**SELECTED TEXT**
Paul Cézanne was born in 1839 in Aix-en-Provence, the son of a wealthy banker, and became the most influential painter of the late nineteenth century — the artist who, in the words of both Matisse and Picasso, was “the father of us all.” His early work was dark, thickly painted, and sometimes violently expressive, but contact with the Impressionists, particularly Pissarro, taught him to lighten his palette and work outdoors. From this starting point, Cézanne spent the remaining three decades of his life pursuing a goal that no other painter had articulated: to “redo Poussin from nature” — to find an art that was both true to visual sensation and structurally solid.
His method was painstaking and revolutionary. Working slowly before the motif — a bowl of apples, a mountain, a group of bathers — Cézanne built his forms through carefully modulated patches of colour, each brushstroke a building block in a constructed architecture of planes and volumes. Mont Sainte-Victoire, which he painted over sixty times, becomes in his hands not a topographical record but a shimmering, faceted structure hovering between representation and abstraction. The Card Players (c. 1890–1895) reduces genre painting to monumental essentials.
Cézanne exhibited rarely and was little known outside a small circle of admirers until the retrospective exhibition at the 1907 Salon d’Automne, the year after his death. The impact was explosive: Braque and Picasso launched Cubism directly from his example, and virtually every major painter of the twentieth century has acknowledged his influence.

**PROBLEM REQUIREMENTS**
Answer from the text on Cézanne above:
(a) In what year and in which town was Cézanne born?
(b) About how many times did he paint Mont Sainte-Victoire?
(c) At what event in 1907 was a retrospective of his work shown?

**MATERIAL SUPPLIED**
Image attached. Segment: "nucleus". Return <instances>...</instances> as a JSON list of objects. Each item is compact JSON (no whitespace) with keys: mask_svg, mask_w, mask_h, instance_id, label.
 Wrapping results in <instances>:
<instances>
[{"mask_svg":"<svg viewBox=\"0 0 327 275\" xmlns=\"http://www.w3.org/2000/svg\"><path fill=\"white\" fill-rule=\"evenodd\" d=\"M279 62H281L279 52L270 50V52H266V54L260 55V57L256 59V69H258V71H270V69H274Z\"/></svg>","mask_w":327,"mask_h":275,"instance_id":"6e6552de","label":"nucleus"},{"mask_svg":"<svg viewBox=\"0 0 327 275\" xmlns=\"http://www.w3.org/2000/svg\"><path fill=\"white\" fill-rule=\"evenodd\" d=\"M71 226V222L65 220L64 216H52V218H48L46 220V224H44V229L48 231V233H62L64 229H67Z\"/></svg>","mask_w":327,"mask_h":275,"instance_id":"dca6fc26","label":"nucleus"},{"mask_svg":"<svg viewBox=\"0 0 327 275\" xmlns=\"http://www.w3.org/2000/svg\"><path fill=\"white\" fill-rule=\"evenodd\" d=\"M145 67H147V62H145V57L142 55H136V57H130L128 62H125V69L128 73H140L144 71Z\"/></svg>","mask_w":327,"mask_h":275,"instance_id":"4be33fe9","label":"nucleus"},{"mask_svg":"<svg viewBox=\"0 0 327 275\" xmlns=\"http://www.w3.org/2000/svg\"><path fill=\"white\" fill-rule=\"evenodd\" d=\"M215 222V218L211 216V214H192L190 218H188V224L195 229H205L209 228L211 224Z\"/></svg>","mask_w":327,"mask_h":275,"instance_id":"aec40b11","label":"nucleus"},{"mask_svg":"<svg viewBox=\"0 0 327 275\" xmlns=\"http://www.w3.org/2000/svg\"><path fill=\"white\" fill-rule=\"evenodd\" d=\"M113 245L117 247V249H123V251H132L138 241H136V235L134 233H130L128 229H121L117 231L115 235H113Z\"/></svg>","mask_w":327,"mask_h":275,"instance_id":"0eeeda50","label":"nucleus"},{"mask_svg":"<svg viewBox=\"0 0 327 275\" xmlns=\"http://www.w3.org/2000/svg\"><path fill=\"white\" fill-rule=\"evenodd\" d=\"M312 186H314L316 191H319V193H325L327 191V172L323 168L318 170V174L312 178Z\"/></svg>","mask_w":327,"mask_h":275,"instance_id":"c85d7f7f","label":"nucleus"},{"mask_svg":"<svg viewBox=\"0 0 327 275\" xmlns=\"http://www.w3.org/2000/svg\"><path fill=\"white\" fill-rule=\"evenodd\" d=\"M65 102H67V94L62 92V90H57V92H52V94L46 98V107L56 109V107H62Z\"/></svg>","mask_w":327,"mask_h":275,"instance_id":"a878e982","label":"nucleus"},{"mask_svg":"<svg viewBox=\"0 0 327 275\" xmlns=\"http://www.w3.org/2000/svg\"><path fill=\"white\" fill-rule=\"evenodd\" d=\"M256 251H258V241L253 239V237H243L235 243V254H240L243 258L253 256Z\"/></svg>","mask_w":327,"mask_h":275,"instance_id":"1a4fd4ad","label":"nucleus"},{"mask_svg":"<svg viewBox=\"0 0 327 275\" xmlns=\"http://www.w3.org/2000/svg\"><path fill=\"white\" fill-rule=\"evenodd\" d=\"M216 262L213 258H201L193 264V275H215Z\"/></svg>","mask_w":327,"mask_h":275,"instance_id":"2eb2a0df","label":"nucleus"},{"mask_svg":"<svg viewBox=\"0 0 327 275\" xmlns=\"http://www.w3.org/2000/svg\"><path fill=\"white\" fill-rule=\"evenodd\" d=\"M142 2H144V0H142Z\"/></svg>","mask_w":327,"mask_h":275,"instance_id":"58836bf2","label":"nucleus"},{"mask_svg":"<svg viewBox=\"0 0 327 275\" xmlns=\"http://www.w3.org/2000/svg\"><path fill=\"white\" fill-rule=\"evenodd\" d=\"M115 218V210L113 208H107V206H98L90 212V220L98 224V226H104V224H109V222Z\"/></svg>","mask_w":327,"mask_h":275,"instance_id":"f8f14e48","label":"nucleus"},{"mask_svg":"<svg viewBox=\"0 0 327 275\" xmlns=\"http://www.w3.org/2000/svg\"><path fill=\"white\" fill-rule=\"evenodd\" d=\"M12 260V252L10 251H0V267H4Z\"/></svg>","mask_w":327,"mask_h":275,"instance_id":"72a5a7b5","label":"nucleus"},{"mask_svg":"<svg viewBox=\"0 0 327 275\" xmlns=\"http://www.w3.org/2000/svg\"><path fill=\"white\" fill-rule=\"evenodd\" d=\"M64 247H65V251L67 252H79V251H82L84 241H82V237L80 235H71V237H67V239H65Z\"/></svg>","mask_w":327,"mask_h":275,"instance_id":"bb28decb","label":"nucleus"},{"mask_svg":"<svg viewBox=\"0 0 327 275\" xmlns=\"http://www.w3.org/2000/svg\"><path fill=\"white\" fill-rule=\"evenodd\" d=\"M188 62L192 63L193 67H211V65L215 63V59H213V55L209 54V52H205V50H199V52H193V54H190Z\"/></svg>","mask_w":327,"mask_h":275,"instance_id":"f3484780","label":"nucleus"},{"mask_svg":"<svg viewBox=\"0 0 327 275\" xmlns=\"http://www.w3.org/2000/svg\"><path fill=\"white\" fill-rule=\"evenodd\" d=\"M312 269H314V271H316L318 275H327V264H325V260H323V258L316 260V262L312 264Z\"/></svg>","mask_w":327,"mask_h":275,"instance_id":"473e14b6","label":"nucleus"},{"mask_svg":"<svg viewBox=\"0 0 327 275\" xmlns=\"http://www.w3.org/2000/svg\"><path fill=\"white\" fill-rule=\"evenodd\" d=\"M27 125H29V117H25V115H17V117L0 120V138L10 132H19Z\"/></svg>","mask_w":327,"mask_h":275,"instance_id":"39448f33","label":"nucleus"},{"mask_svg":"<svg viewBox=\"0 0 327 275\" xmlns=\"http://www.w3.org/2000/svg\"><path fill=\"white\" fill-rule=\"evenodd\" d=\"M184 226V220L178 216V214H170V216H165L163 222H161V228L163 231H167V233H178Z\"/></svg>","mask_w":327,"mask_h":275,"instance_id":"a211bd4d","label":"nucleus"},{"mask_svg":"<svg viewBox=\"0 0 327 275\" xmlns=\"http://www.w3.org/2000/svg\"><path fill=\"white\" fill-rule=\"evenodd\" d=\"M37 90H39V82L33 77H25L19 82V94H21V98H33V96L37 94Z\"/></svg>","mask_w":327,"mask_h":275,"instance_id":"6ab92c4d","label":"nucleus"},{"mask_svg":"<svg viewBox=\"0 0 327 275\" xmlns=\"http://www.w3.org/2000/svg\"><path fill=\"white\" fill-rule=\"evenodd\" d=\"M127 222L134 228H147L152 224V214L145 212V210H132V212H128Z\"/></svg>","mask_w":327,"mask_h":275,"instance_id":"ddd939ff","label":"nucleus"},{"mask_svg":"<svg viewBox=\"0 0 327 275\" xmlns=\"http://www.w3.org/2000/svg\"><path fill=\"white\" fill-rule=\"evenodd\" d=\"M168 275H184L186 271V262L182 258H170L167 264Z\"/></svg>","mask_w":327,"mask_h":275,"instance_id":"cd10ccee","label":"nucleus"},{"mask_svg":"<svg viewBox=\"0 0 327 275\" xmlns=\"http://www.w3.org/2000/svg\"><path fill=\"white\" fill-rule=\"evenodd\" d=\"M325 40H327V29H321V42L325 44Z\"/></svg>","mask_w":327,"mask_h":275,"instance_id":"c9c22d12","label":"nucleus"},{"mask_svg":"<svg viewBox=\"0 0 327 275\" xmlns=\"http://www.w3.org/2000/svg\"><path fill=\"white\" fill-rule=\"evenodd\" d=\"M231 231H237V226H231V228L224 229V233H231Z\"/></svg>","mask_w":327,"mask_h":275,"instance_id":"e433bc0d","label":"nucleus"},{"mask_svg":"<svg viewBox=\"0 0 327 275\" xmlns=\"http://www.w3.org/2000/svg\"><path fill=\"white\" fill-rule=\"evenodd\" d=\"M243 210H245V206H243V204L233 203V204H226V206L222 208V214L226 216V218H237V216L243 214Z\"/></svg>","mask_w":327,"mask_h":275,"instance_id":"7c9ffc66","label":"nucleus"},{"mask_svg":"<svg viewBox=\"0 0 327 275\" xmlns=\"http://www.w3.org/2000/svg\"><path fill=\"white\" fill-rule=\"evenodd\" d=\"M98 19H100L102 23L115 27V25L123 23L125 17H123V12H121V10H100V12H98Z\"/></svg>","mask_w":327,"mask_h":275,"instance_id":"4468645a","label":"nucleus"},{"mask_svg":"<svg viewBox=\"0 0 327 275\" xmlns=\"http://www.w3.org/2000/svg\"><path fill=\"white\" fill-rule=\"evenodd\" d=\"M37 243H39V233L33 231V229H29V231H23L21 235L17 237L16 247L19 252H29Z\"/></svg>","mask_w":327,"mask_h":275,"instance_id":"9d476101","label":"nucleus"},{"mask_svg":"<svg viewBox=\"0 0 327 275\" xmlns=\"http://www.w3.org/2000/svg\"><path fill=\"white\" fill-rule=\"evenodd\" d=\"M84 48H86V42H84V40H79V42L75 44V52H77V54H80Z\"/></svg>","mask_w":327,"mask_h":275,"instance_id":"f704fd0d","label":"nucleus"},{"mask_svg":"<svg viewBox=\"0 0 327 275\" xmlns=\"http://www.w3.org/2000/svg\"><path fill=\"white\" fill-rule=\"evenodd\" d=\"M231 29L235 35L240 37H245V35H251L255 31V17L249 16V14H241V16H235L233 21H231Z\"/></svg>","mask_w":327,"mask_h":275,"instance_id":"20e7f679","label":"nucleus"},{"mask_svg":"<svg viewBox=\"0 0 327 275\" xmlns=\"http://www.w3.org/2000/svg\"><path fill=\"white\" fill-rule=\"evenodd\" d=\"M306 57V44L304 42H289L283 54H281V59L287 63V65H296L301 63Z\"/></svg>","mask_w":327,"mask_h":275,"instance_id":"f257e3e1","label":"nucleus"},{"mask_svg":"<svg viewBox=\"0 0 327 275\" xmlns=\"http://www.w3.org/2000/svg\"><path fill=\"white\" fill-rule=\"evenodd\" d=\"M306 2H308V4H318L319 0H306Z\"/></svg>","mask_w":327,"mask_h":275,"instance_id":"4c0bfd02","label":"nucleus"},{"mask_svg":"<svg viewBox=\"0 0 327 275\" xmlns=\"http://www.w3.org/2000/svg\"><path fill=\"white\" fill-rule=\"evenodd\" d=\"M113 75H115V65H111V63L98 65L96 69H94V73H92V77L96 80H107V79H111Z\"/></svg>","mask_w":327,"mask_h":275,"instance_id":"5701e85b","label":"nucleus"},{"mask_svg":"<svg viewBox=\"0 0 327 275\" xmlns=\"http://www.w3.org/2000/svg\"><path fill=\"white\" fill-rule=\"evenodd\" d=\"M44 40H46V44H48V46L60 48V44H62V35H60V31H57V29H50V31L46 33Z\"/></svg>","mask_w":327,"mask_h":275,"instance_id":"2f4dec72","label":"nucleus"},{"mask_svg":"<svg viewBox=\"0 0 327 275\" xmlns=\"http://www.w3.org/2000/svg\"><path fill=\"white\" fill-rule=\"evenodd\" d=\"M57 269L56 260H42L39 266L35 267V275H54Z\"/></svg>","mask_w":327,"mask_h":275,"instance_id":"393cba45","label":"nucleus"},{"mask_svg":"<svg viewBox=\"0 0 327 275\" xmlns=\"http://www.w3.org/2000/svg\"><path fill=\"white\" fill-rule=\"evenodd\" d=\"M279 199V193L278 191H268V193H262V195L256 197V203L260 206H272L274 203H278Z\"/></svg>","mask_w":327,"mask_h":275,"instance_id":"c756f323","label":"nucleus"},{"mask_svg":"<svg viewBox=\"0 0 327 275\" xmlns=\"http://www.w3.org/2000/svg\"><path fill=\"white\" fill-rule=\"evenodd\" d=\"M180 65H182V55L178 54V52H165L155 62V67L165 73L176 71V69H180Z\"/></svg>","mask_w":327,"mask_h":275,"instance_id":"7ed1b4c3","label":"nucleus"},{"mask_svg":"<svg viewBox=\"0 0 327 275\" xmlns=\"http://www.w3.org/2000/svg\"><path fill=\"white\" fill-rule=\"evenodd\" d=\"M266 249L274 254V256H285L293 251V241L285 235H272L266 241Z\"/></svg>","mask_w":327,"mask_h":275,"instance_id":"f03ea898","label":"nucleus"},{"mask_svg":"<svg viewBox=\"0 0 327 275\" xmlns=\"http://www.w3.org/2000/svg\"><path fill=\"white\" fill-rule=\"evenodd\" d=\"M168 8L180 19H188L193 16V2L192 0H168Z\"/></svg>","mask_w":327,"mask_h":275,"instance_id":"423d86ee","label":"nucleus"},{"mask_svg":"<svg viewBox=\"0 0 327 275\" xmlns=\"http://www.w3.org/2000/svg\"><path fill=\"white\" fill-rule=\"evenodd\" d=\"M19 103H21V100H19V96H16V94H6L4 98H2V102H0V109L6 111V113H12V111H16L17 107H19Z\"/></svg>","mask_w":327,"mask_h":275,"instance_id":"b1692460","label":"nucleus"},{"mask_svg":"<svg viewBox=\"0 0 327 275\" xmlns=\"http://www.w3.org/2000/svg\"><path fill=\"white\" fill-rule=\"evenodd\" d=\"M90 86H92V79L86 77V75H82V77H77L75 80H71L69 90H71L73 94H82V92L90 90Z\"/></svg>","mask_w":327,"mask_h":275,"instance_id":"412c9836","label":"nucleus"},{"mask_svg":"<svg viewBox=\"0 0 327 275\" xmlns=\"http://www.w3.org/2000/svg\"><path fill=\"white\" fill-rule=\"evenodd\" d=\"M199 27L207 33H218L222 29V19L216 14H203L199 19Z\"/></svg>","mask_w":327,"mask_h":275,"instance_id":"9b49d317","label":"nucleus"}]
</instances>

**ANSWER FOR THIS EXERCISE**
(a) 1839, in Aix-en-Provence.
(b) Over sixty times.
(c) The Salon d'Automne.